Records:
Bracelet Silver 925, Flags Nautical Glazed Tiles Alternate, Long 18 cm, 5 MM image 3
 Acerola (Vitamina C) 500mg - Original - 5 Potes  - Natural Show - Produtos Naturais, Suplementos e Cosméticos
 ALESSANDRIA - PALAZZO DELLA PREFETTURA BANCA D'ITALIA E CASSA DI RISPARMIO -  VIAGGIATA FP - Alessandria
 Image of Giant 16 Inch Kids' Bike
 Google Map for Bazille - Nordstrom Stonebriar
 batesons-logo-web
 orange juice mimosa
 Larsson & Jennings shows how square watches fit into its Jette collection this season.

* * *

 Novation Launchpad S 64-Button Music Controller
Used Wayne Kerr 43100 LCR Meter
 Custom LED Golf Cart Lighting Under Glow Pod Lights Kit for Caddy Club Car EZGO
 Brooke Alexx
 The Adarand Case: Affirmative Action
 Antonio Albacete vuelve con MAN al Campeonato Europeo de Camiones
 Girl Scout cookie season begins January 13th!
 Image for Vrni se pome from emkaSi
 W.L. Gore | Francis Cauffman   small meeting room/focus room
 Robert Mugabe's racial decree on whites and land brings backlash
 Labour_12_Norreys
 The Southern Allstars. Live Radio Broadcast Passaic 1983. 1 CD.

Task goal: Among the lines of the preceding data, which ones hold the word "season"? List them.

Exercise solution:
 Larsson & Jennings shows how square watches fit into its Jette collection this season.
 Girl Scout cookie season begins January 13th!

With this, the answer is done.